» **Work instructions**
Write out each record below exactly, without pictures.

» **Source material**
═══

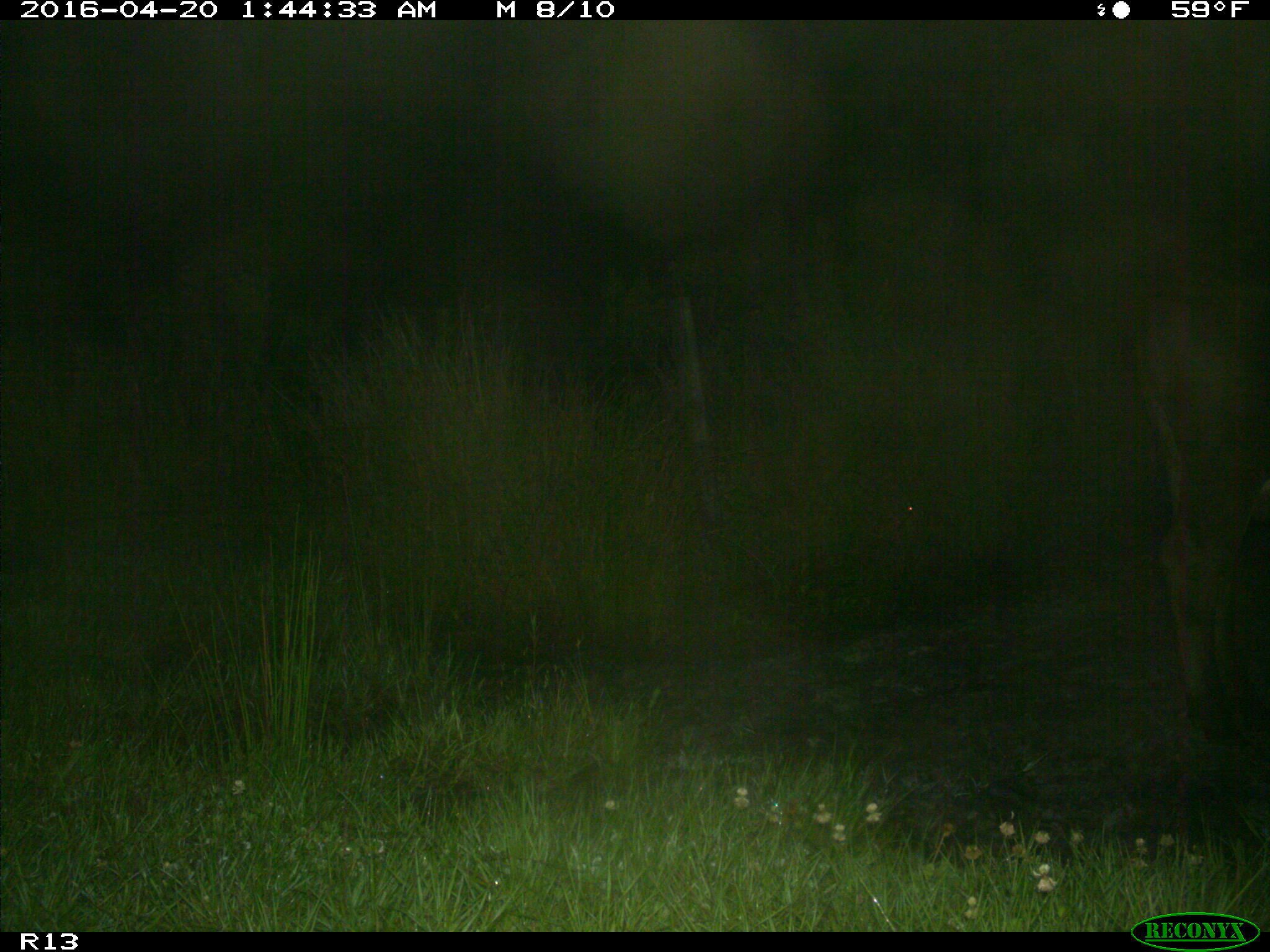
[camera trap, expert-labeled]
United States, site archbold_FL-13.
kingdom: Animalia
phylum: Chordata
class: Mammalia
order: Artiodactyla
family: Bovidae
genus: Bos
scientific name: Bos taurus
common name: domestic cow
Bos taurus (domestic cow).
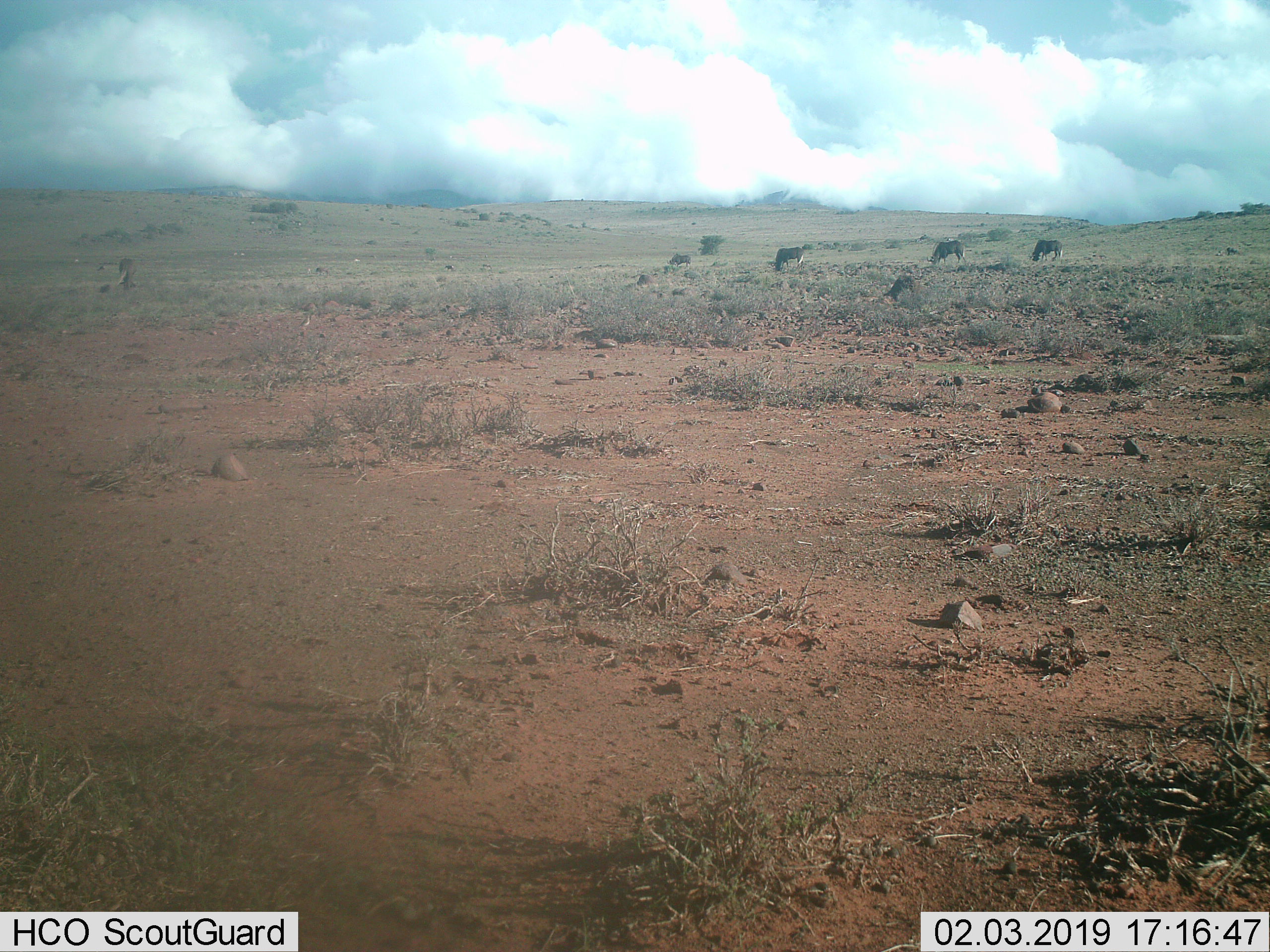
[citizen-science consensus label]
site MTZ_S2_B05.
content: unidentified animal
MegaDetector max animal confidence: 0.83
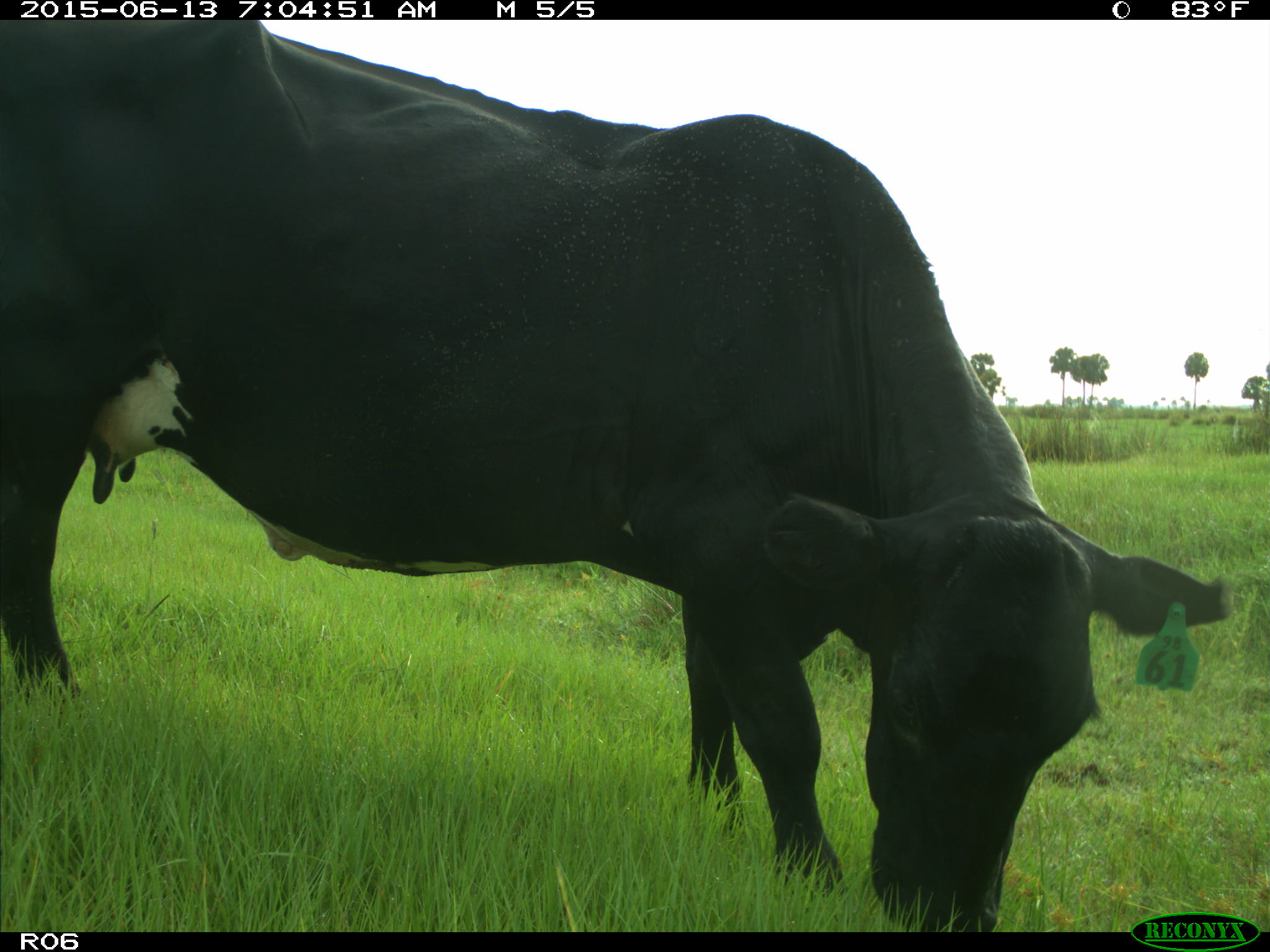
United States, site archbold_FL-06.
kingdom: Animalia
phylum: Chordata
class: Mammalia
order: Artiodactyla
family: Bovidae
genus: Bos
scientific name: Bos taurus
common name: domestic cow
Bos taurus (domestic cow).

═══

» **Exercise answer**
[camera trap, expert-labeled]
United States, site archbold_FL-13.
kingdom: Animalia
phylum: Chordata
class: Mammalia
order: Artiodactyla
family: Bovidae
genus: Bos
scientific name: Bos taurus
common name: domestic cow
Bos taurus (domestic cow).
[citizen-science consensus label]
site MTZ_S2_B05.
content: unidentified animal
MegaDetector max animal confidence: 0.83
United States, site archbold_FL-06.
kingdom: Animalia
phylum: Chordata
class: Mammalia
order: Artiodactyla
family: Bovidae
genus: Bos
scientific name: Bos taurus
common name: domestic cow
Bos taurus (domestic cow).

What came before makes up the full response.